Abstract
Objective:
To better understand the capacity for orthodontic care, service features, and finances among members of the American Cleft Palate-Craniofacial Association (ACPA).
Design:
Cross-sectional survey.
Setting:
ACPA-approved multidisciplinary cleft teams.
Participants:
Cleft team coordinators.
Interventions:
Coordinators were asked to complete the survey working together with their orthodontists.
Main Outcome Measure:
Model for orthodontic care.
Results:
Coordinators from 82 out of 167 teams certified by ACPA completed the survey (response rate = 49.1%).

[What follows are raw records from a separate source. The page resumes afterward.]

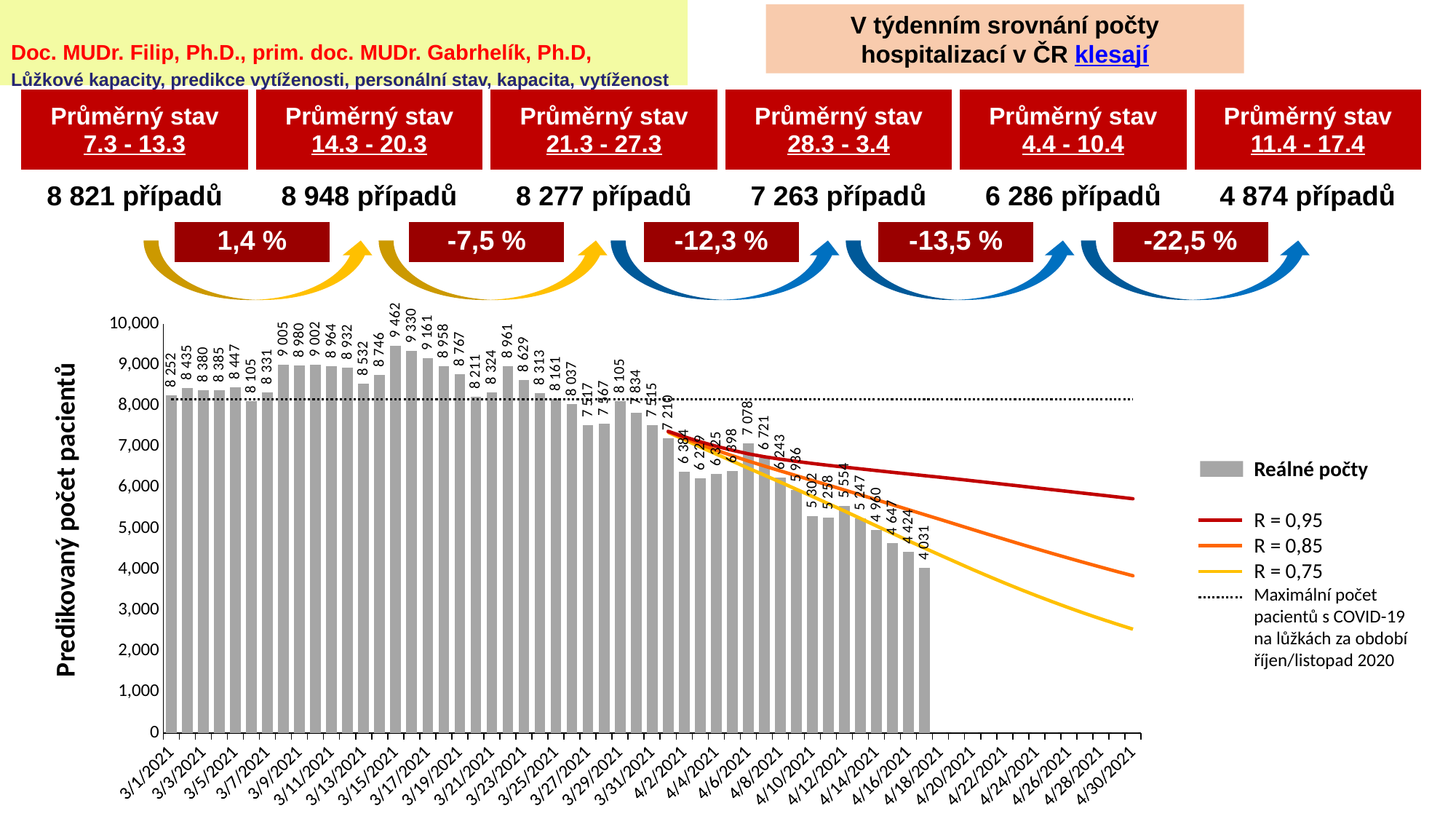
How many series does the chart legend list? 5 Do the gray bar values rise or fall from the end of March to mid-April 2021? fall What is the label of the vertical axis of the chart? Predikovaný počet pacientů What kind of chart is shown on the slide? combination bar and line chart What is the value of the last bar (the most recent real count) in the chart? 4 031 What is the highest value among the gray bars in the chart? 9 462 What is the lowest value among the gray bars in the chart? 4 031 Which is larger: the first bar (3/1/2021) or the last bar in the chart? the first bar (3/1/2021) Is the value of the R = 0,95 line at 4/30/2021 greater or less than 5,000? greater Is the value of the R = 0,75 line at 4/30/2021 greater or less than 3,000? less What is the difference between the highest bar value (9 462) and the lowest bar value (4 031)? 5 431 What is the value of the first bar (3/1/2021) in the chart? 8 252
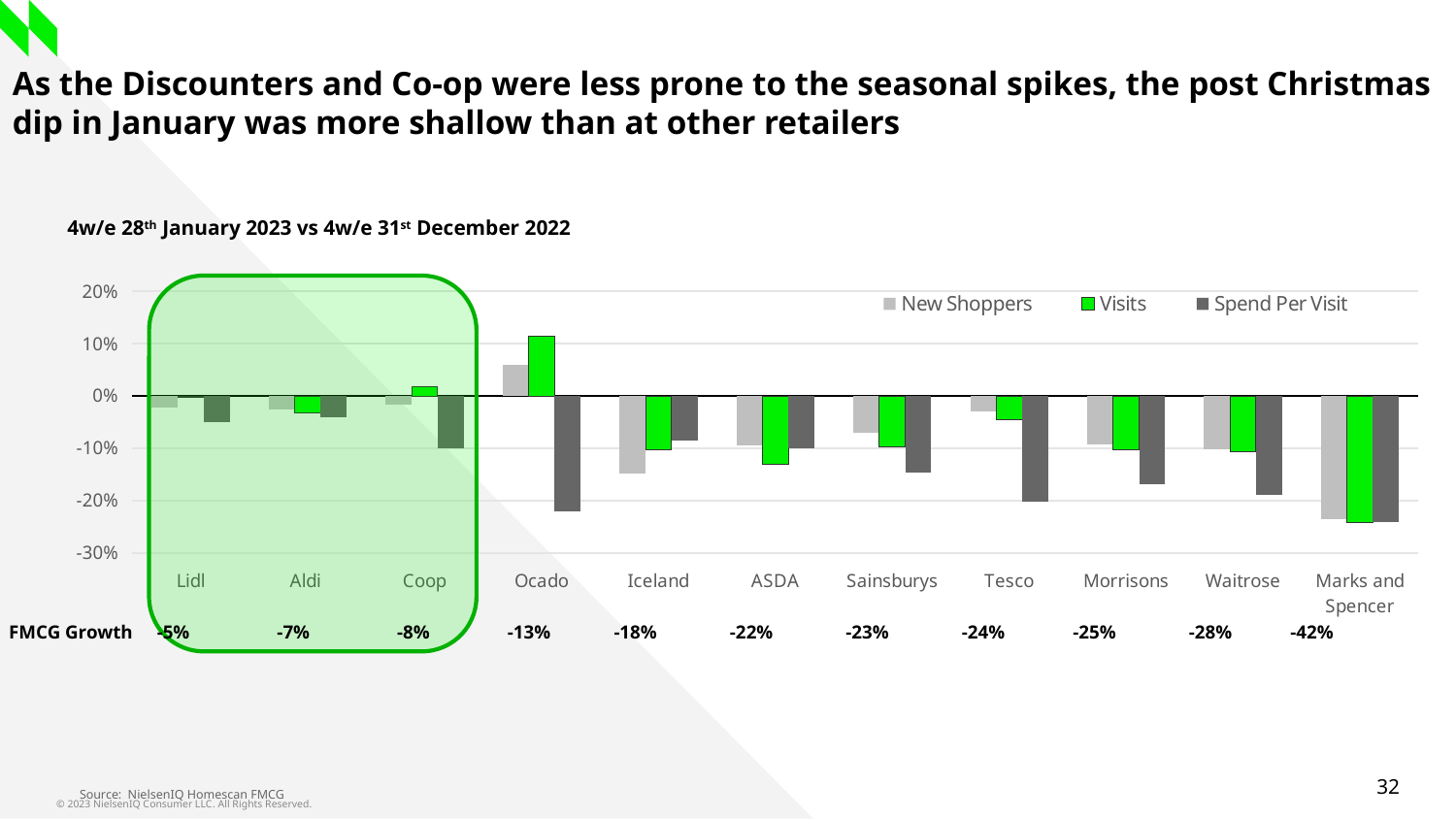
Which retailer has the lowest Visits value in the chart? Marks and Spencer Do the FMCG Growth values rise or fall moving from Lidl on the left to Marks and Spencer on the right? fall What is the FMCG Growth value shown for Marks and Spencer? -42% How many series does the chart's legend list? 3 What is the FMCG Growth value shown for Tesco? -24% Is the Spend Per Visit value for Ocado greater or less than -20%? less What is the difference between the FMCG Growth values for Waitrose and Coop? 20 percentage points What kind of chart is shown on the slide? bar chart Which retailer has the highest Visits value in the chart? Ocado How many retailers are shown along the x axis of the chart? 11 Is the New Shoppers value for Iceland greater or less than -10%? less What is the FMCG Growth value shown for Lidl? -5%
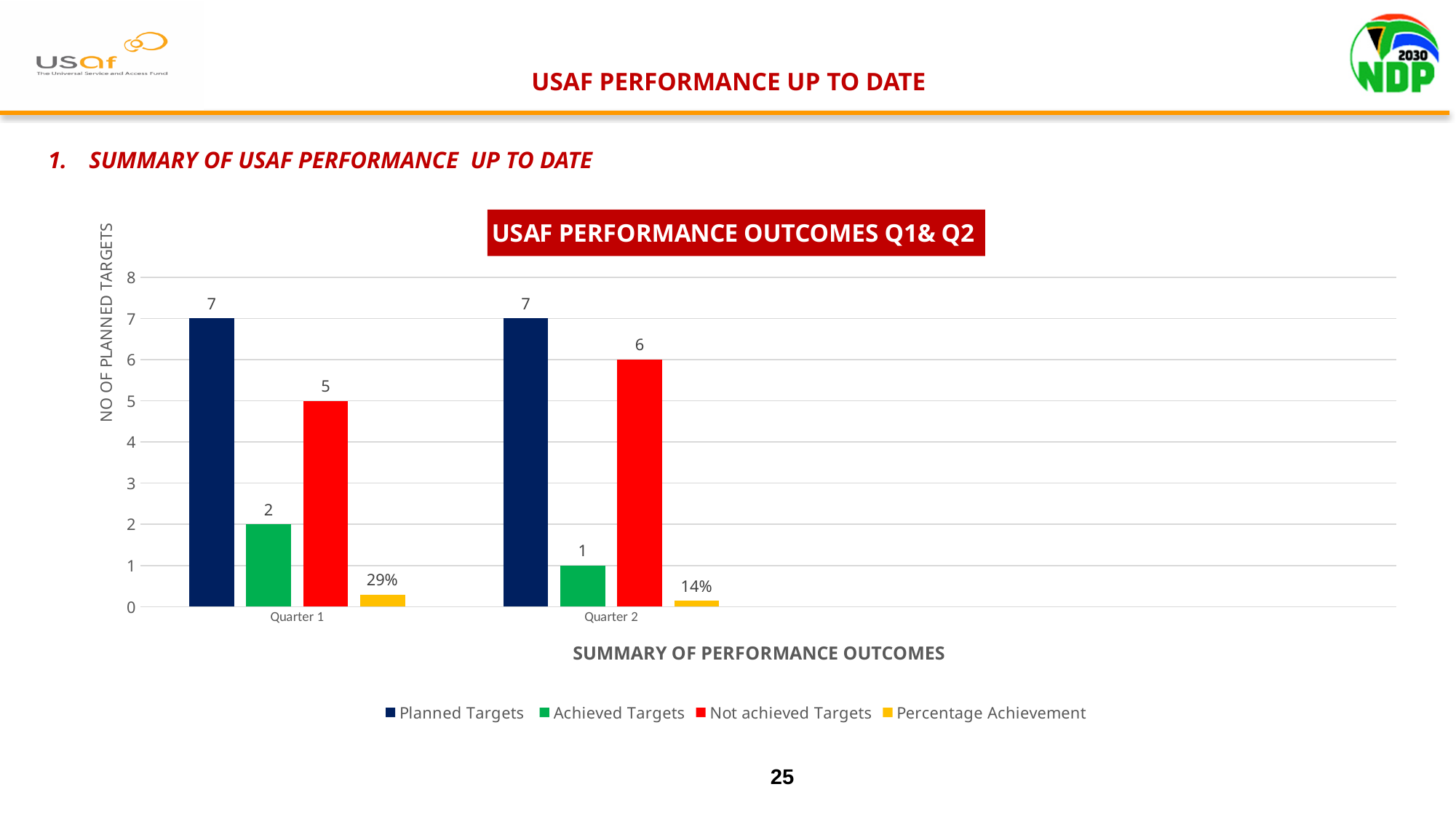
What is the difference between Not achieved Targets in Quarter 2 and Quarter 1? 1 What is the value of Planned Targets for Quarter 1? 7 How many series does the legend list? 4 What is the Percentage Achievement for Quarter 1? 29% What kind of chart is shown on the slide? Bar chart Which quarter has the lower value for Achieved Targets? Quarter 2 Is the value for Achieved Targets in Quarter 1 larger or smaller than the value for Not achieved Targets in Quarter 1? smaller What is the Percentage Achievement for Quarter 2? 14% What is the title of the chart? USAF PERFORMANCE OUTCOMES Q1& Q2 What is the value of Not achieved Targets for Quarter 2? 6 What is the value of Achieved Targets for Quarter 2? 1 Which quarter has the higher value for Not achieved Targets? Quarter 2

Most orthodontists were private practice volunteers (48%) followed by university/hospital employed (22.8%). Care was often delivered in community private practice facilities (44.2%) or combination of university and private practice facilities (39.0%). Half of teams reported offering presurgical infant orthopedics (PSIO), with nasoalveolar molding being the most common. Cleft/craniofacial patients typically comprise 25% or less of the orthodontists’ practices. The presence of a university/hospital-based orthodontist was associated with higher rates of offering PSIO (P < .001) and an increased percentage dedication of their practice to cleft/craniofacial care (P < .001).
Conclusion:
Orthodontic models across ACPA-certified teams are highly varied. The employment of full-time craniofacial orthodontists is less common but is highly correlated with a practice with a high percentage of cleft care and the offering of advanced services such as PSIO. Future work should focus on how to effectively promote such roles for orthodontists to ensure high-level care for cleft/craniofacial patients requiring treatment from infancy through skeletal maturity.